Ahok, chrétien et Gouverneur de la capitale du plus grand musulman du monde, n’en finit plus de faire face à l’hostilité des islamistes qui exigent sa condamnation pour blasphème. Les manifestations se succèdent, et la justice est saisie de l’affaire. Le Gouverneur s’en remet à la prière de ses coreligionnaires.
« Je vous demande de prier pour moi afin que le processus judiciaire soit équitable et transparent, et j’espère laisser ce trouble derrière moi le plus rapidement possible. Ainsi, je pourrai utiliser mon temps pour mieux servir les habitants de Jakarta », a déclaré Basuki Tjahaja Purnama, surnommé Ahok. Le chef de la capitale s’est exprimé sur un ton religieux en disant croire que Dieu tenait le destin des hommes entre ses mains. Un propos tenu depuis le bureau du procureur général à qui la police venait de remettre en sa présence le dossier le concernant.

EXTRAIT DES DONNÉES ->
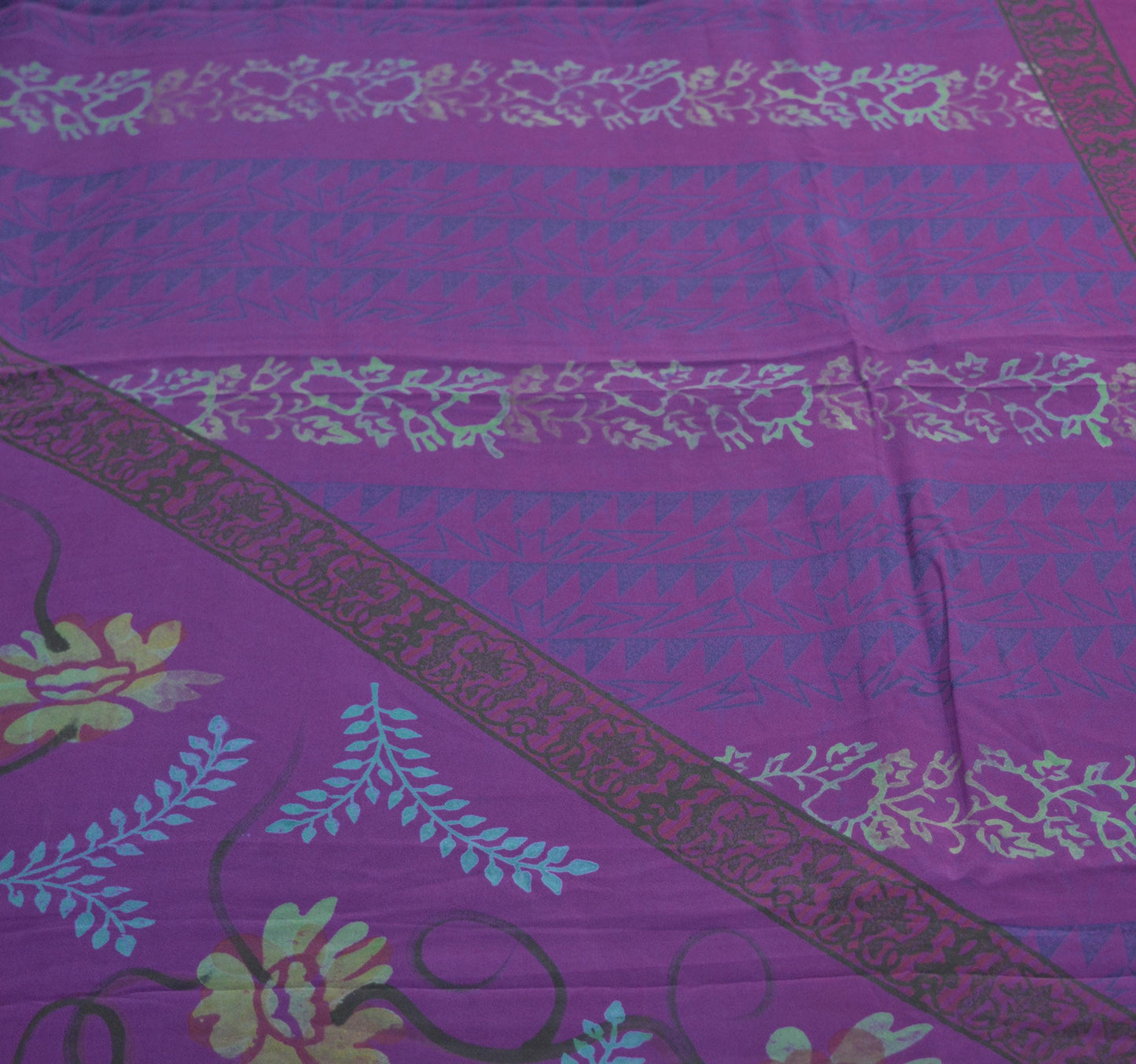 Indian Vintage Sari Purple Pure Crepe Silk Printed Saree 5yard Sewing Floral Soft Craft Fabric Wrap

PROBLÈME ->
Poursuivez le texte sur le gouverneur Ahok à partir de sa dernière phrase.

RÉPONSE ->
Le procureur a transmis le rapport dans la soirée même au tribunal du district de Jakarta Nord, alors que d’habitude cette communication prend plus d’un mois. Le dossier qui est déclaré complet, plaide en défaveur d’Ahok qui est accusé de blasphème après qu’il avait mentionné un verset du Coran sur l’impossible alliance entre les musulmans et les chrétiens. Basuki encourt cinq ans de prison pour son supposé délit, mais le procureur général a également rajouté, à la demande de la police, une demande de condamnation pour discours haineux qui fait risquer au gouverneur jusqu’à six ans de détention. Ahok reste libre durant la période des poursuites, le procureur général estimant qu’il s’est montré coopératif. Il ne pourra cependant pas quitter le territoire.
Une dénonciation de l’instrumentalisation du Coran taxée de blasphème
L’affaire intervient en pleine campagne électorale, alors que Basuki Tjahaja Purnama est candidat à sa propre succession. A l’occasion d’un rassemblement politique, le 27 septembre dernier, Ahok avait moqué l’instrumentalisation du Coran par les islamistes, en citant ironiquement le verset 51 de la sourate al-Maidah (La table servie) qui dit que quiconque, parmi les musulmans, prend les chrétiens ou les juifs pour allié, devient l’un des leurs.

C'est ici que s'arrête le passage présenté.